#### Excerpt to read
In China a few hundred you wouldn’t have been wearing yellow either, but for a very different reason: you would be risking a death sentence. Only the Chinese emperor was allowed to wear yellow, right up to the 20th century. The word for yellow and the word for emperor-huang-are the same in Mandarin Chinese.

The same was true of purple in ancient Rome. During the reigns of some of the Roman emperors, no one but the emperor himself could wear a purple robe. It was sometimes permissible for generals and government officials to wear little bits of purple-bands at the borders of their togas, for example-and this showed that they were someone very important. But if you wore more purple than your rank allowed, you were in serious trouble. Anyone other than the Imperial dye works who tried to make and colour cloth with a pruple dye was liable to be executed.

So if you think it is important what colours you wear now, it was once a matter of life and death. Colour was used to send out a very clear and important message about one’s status in society. Why purple, though? Well, I’ll tell you shortly.

Colour is a very immediate way of telling other people who we are and what we think. For example: [pic of football supporters] We don’t know anything about who these boys are, but we know right away that they support Man United. And of course, they have chosen their colours to match those of the team strip itself [pic]. On the football pitch, colour helps the players distinguish their side from their opponents.

#### Stored rows
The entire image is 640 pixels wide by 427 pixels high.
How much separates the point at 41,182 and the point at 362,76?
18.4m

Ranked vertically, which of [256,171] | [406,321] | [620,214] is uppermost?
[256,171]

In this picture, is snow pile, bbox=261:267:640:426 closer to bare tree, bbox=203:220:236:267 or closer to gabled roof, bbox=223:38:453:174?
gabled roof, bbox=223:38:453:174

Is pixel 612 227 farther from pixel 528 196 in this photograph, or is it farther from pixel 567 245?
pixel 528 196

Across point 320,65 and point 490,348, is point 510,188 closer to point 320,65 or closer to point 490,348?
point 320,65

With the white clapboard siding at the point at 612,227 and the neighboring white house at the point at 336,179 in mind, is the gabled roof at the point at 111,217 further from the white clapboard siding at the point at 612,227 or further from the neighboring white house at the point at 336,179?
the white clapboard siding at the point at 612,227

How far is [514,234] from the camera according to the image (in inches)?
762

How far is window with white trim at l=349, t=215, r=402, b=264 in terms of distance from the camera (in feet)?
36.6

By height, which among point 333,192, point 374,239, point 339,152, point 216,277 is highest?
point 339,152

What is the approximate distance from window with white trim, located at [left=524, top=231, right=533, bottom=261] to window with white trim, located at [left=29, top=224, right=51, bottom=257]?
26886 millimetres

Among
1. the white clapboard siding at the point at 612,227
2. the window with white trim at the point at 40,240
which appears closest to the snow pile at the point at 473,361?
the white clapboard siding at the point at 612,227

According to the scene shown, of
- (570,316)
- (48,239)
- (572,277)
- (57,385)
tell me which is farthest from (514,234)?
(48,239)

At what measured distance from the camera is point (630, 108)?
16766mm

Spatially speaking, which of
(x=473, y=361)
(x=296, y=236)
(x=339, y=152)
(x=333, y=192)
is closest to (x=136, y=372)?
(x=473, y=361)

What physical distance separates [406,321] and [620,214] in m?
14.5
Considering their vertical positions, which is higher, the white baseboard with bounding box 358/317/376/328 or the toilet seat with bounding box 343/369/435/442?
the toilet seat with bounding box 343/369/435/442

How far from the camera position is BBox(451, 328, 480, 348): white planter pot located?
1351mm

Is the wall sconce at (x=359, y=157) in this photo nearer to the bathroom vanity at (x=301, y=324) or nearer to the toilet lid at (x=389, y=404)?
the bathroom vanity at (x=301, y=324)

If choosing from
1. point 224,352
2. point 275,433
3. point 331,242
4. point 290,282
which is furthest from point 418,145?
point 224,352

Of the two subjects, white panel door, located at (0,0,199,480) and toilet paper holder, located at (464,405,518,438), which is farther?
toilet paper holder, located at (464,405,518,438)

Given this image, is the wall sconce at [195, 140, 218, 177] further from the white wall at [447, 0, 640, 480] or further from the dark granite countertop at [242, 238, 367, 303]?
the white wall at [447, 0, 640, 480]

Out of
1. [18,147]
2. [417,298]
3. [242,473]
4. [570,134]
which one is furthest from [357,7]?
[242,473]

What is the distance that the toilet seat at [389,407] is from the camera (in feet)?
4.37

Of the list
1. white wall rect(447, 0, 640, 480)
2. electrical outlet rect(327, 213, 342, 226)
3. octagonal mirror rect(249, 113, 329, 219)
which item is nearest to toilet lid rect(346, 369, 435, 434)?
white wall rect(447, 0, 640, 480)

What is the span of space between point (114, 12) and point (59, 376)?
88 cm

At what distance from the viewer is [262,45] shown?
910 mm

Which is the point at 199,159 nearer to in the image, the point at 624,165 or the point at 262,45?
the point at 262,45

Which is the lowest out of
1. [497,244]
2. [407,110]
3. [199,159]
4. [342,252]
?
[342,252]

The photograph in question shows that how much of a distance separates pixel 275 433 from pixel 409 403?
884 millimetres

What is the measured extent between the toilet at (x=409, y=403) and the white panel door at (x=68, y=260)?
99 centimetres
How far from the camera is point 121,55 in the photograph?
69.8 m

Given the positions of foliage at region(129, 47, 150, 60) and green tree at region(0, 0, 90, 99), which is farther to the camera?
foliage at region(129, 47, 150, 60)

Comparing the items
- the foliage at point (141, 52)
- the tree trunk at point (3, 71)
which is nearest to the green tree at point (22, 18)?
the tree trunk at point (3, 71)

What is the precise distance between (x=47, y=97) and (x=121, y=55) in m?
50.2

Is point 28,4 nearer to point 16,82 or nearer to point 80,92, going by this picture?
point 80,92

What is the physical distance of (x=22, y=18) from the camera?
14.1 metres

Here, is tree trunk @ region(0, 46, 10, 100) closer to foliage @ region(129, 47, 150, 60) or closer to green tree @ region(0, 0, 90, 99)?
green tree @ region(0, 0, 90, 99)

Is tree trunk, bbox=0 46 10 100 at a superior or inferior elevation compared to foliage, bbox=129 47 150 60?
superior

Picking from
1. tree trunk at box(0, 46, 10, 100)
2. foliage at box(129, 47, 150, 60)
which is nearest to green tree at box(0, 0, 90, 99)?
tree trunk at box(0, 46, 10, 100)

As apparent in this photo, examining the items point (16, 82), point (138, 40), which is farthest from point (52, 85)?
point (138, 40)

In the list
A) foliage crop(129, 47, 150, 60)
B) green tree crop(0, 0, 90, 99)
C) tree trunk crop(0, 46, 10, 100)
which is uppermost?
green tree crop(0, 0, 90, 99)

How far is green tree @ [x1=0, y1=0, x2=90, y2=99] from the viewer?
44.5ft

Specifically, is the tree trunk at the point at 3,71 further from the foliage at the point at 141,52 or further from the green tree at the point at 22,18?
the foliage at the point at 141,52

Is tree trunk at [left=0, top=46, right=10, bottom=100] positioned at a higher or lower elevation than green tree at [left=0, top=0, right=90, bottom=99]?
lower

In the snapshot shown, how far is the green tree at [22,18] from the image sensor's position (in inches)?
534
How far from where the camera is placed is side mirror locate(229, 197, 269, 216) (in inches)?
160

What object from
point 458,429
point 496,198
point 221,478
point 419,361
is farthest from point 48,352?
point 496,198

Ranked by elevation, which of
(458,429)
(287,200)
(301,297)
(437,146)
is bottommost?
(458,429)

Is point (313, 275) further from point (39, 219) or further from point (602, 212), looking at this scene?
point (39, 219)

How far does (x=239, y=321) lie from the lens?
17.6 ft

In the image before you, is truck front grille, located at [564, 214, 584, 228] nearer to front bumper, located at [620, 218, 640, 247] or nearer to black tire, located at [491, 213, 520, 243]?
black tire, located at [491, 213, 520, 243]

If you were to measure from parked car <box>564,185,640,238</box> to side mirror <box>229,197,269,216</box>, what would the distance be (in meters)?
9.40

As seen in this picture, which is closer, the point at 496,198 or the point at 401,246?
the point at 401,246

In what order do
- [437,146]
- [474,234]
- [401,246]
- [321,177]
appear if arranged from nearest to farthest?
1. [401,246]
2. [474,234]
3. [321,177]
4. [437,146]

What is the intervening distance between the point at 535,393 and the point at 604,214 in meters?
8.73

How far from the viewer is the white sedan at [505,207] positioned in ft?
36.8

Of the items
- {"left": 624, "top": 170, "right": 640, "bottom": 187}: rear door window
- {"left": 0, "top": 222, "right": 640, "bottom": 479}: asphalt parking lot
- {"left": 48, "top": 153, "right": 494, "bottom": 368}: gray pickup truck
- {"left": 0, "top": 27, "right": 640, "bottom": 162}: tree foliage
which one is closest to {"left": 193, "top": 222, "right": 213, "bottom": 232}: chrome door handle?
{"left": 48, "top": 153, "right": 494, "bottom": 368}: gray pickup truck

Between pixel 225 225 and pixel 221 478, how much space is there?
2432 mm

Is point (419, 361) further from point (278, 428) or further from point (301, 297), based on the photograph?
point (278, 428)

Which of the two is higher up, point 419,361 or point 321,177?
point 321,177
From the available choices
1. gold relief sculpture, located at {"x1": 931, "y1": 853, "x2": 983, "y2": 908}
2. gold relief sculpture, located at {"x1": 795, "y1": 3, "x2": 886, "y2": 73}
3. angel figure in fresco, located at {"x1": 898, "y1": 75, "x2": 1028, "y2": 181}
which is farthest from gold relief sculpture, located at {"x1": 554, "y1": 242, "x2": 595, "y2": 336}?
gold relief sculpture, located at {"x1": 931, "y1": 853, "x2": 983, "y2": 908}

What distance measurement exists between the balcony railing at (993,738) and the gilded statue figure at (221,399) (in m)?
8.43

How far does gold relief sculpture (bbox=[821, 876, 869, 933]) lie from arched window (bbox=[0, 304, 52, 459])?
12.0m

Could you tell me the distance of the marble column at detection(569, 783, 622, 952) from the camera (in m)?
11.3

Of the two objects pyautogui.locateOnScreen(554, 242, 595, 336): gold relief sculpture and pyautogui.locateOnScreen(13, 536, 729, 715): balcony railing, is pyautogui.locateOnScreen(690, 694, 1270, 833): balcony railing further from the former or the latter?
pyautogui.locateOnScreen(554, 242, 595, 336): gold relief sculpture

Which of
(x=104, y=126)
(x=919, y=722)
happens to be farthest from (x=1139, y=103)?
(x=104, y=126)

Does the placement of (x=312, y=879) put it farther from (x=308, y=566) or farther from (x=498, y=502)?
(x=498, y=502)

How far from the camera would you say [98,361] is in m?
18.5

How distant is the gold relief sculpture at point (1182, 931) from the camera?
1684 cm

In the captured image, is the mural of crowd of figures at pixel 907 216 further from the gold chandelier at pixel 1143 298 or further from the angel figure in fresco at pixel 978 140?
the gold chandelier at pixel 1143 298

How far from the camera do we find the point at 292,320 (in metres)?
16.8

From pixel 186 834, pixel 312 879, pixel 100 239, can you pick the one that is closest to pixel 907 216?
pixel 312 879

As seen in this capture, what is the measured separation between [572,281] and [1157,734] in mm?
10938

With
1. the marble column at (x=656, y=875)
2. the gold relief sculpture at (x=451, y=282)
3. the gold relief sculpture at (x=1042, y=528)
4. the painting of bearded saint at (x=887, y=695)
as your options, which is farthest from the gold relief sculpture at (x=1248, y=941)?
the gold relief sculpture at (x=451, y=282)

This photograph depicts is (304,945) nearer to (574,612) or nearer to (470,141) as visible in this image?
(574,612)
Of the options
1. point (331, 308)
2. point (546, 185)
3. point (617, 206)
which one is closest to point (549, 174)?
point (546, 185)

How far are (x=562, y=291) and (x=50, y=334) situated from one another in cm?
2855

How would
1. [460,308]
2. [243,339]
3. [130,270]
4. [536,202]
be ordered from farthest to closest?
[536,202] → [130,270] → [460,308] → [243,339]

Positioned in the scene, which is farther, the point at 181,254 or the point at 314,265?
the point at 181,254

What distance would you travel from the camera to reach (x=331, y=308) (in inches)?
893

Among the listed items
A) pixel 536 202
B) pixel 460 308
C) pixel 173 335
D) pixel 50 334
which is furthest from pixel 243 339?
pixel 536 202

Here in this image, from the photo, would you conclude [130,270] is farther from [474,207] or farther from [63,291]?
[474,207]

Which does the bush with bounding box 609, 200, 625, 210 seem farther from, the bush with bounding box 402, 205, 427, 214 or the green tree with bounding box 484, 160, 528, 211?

#### Aim
Using the passage on color and status, list every person or group it says was allowed to wear or make a restricted color, and give the color for each. The data has no connection to the passage on color and status.

#### Solution to this task
- The Chinese emperor: yellow
- The Roman emperor: a purple robe
- Generals: little bits of purple
- Government officials: little bits of purple
- The Imperial dye works: cloth colored with a purple dye